I was excited that this movie was made, because I really enjoyed the book. When my husband told me there had been a movie made of it, I didn't know how I had managed to miss it. I was excited to watch.
This movie started out poorly, with a man running through the forest, and winding up in the dessert, dying, accompanied by scary music. We come to find out that he's a time traveller, but we never get an explanation for why he wound up in the dessert when our other time travellers all wind up back in the lab.

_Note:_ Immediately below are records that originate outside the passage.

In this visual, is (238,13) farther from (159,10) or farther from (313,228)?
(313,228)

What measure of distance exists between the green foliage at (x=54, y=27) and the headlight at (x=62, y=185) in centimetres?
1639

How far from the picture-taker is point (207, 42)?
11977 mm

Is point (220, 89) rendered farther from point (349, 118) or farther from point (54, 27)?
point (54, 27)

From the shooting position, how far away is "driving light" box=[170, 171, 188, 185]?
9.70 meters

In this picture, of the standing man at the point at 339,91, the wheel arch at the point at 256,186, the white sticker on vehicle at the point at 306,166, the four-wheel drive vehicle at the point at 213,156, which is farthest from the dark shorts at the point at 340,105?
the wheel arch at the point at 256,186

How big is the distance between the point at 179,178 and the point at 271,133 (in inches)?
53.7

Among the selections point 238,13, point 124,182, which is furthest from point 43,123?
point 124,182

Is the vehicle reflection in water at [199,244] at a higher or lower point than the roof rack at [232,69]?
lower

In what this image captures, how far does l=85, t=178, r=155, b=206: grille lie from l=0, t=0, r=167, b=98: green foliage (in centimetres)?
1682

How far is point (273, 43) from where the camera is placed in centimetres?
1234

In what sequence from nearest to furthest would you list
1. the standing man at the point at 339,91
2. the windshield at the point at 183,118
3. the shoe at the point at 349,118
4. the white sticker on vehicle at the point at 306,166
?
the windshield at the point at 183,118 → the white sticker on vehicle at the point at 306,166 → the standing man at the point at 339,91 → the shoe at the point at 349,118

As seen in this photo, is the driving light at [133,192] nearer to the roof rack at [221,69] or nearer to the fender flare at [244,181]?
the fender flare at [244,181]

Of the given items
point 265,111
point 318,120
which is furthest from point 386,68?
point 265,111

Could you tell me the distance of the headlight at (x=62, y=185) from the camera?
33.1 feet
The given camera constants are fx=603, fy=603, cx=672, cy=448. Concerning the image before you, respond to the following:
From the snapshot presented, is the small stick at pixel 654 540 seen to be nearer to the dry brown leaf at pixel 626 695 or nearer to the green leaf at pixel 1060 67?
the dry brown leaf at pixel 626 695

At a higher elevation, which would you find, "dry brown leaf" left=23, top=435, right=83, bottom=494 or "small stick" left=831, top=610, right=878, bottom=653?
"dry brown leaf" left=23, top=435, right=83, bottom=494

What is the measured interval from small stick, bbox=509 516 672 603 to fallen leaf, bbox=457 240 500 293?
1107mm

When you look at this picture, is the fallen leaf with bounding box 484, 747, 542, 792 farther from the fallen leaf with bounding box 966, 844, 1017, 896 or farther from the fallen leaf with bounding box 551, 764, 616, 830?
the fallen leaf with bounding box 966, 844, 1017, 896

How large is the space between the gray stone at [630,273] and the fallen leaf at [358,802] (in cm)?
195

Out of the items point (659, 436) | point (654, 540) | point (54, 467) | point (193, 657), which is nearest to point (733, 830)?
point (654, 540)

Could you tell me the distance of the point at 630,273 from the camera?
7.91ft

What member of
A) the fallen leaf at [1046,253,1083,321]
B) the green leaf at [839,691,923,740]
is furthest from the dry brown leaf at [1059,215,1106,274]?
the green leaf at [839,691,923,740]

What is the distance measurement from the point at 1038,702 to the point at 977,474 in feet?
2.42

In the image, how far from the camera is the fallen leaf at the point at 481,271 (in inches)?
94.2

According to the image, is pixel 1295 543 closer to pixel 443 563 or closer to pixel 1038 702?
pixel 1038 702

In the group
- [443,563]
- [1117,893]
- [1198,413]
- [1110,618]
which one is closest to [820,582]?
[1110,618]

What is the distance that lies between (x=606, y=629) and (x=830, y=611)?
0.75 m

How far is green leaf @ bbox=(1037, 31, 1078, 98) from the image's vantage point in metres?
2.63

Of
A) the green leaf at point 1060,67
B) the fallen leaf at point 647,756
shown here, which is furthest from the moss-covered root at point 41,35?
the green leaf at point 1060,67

It is really over-acted. They also start out by killing a whole bunch of characters right at the beginning. I guess this is a good time to do it because it saved me from starting to care about the dead characters. However, it did seem over done, and by the time the movie was halfway over, I couldn't care about any of the characters because they'd killed too many of them.
Some of the actors looked too much alike and it was hard to tell them apart. It was also, therefore, hard to care about them. By the time the movie was halfway over, I was looking at my watch waiting for it to end, and looking online for someone to chat with through the rest of it.
Michael Crichton, the author of Timeline, wrote in Jurassic Park, "just because scientists can, does that mean they should," or something along those lines. I feel like this movie was another excuse to say the same line, and that really all of Crichton's work falls along these lines. Just because scientists can invent time travel doesn't mean that they should. As a part of the larger body of works, this fails because it becomes cliche.
The movie did do a semi-good job explaining itself if you hadn't read the book, which is good because I think most people didn't read this book. However, it failed to give plausible explanations for anything that happened. I think that may have been a flaw in the book, too.
I'm trying hard to find a redeeming quality about the movie, but I really can't. I give it an F.